Copy everything in the records, character for character, except images.
──────── Available data
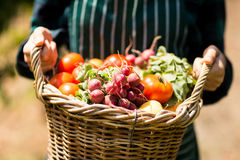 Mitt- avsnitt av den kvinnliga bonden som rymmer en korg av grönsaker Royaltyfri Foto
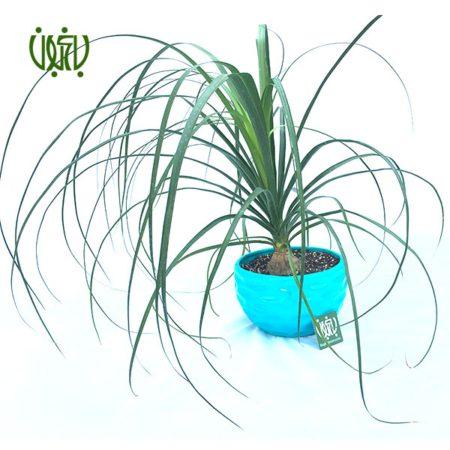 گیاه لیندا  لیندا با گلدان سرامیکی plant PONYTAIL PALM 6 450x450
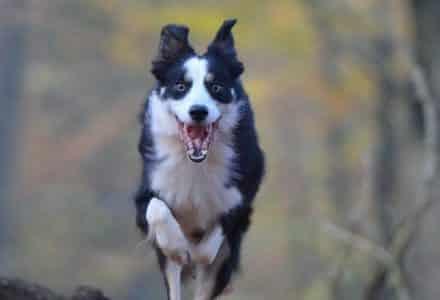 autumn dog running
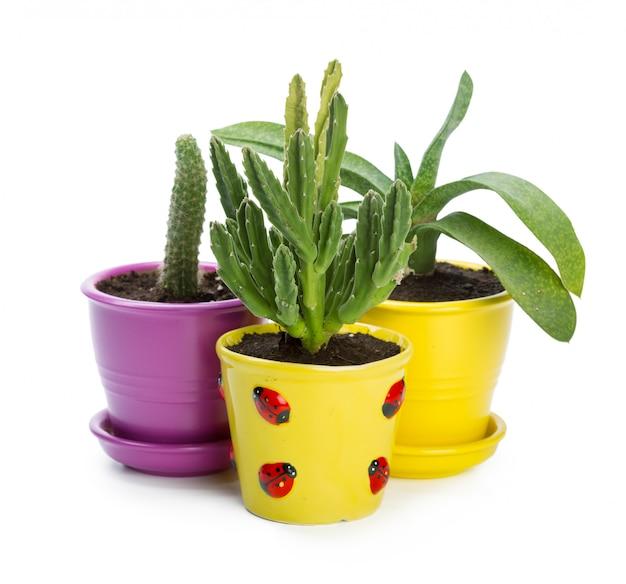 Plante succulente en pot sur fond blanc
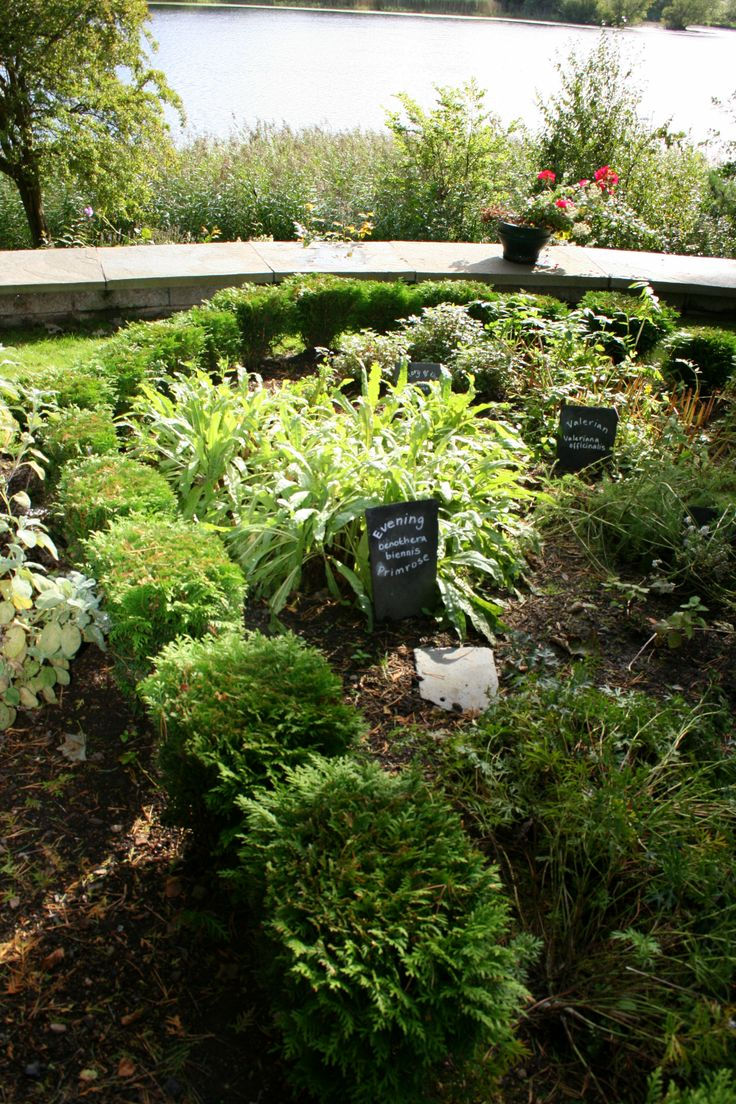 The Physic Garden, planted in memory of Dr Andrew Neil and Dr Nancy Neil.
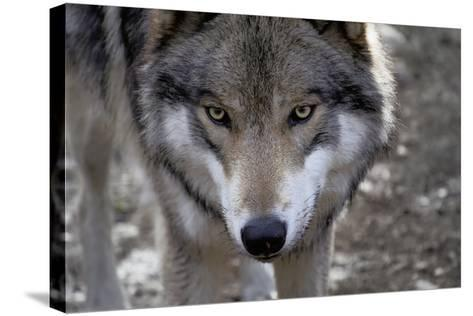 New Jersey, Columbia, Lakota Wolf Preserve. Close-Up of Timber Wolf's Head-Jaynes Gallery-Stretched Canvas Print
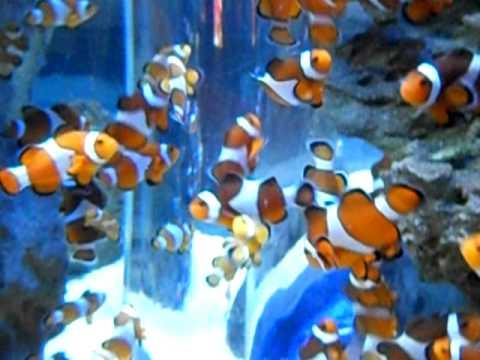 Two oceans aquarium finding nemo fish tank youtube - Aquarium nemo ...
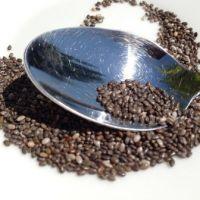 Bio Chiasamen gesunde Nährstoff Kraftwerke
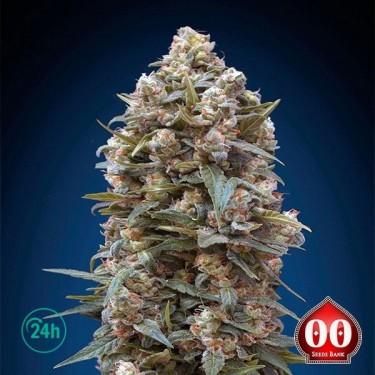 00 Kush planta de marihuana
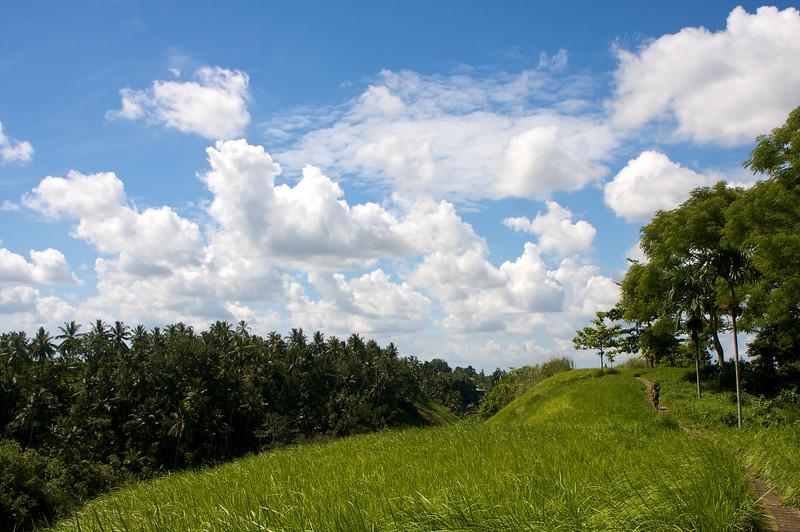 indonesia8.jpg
────────────────
*Answer for the task*.
 Mitt- avsnitt av den kvinnliga bonden som rymmer en korg av grönsaker Royaltyfri Foto
 گیاه لیندا  لیندا با گلدان سرامیکی plant PONYTAIL PALM 6 450x450
 autumn dog running
 Plante succulente en pot sur fond blanc
 The Physic Garden, planted in memory of Dr Andrew Neil and Dr Nancy Neil.
 New Jersey, Columbia, Lakota Wolf Preserve. Close-Up of Timber Wolf's Head-Jaynes Gallery-Stretched Canvas Print
 Two oceans aquarium finding nemo fish tank youtube - Aquarium nemo ...
 Bio Chiasamen gesunde Nährstoff Kraftwerke
 00 Kush planta de marihuana
 indonesia8.jpg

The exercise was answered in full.